US President Donald Trump and Japanese Prime Minister Shinzo Abe today condemned North Korea for its "provocative and destabilising" behaviour, after the reclusive nation carried out its biggest nuclear test.
North Korea claimed yesterday it had successfully tested a hydrogen bomb meant to be loaded onto an intercontinental ballistic missile. It was Pyongyang's sixth, and the most powerful nuclear test, which was set to raise tension in the region.
The White House said that the two leaders spoke over phone to discuss the North Korean actions as they pledged to continue "close cooperation".

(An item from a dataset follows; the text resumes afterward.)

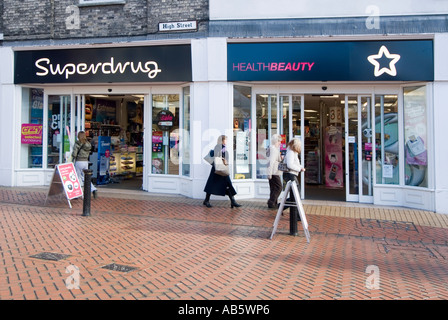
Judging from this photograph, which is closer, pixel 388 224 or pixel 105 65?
pixel 388 224

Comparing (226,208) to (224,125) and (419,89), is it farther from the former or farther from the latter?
(419,89)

"The two leaders condemned North Korea's continued destabilising and provocative actions, confirmed the two countries' ironclad mutual defence commitments, and pledged to continue close cooperation," the White House said in a readout of the call.
During the call, Trump reaffirmed the commitment of the United States to defending its homeland, territories, and allies using the full range of diplomatic, conventional, and nuclear capabilities at its disposal.

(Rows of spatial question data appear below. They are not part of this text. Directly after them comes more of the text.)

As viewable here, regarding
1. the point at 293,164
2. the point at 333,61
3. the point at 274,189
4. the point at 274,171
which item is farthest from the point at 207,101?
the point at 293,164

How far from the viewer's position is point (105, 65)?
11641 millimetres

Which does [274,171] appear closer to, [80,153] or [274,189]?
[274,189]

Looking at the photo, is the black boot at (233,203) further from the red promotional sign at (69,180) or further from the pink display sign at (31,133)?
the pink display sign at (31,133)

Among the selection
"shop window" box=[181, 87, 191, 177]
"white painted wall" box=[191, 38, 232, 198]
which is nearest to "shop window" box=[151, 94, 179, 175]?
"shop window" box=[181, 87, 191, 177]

Earlier in the day, US Defence Secretary James Mattis warned North Korea of "massive military response" to any threats from North Korea.
"We made clear that we have the ability to defend ourselves and our allies, South Korea and Japan, from any attack. And our commitment among the allies is ironclad: Any threat to the United States or its territories, including Guam, or our allies will be met with a massive military response, a response both effective and overwhelming," Mattis told reporters at the White House.
He made a brief statement to reporters outside the West Wing of the White House after Trump held a meeting with a small group of his national security team.
"We have many military options. The president wanted to be briefed on each one of them," he said.
"Kim Jong Un should take heed of the United Nations Security Council's unified voice -- all members unanimously agreed on the threat North Korea poses, and remain unanimous in their commitment to the denuclearization of the Korean peninsula - because we are not looking to the total annihilation of a country, namely, North Korea," Mattis said.
Senator Marco Rubio said North Korea's threatening actions today are a sober reminder that all nations, including China, must do everything in their power to stop and reverse Pyongyang's growing nuclear and missile programs.
"We cannot live in a world held hostage by Kim Jong Un's nuclear blackmail, and I support US-led international efforts to maximise pressure against the North Korean regime and its foreign enablers," Rubio said.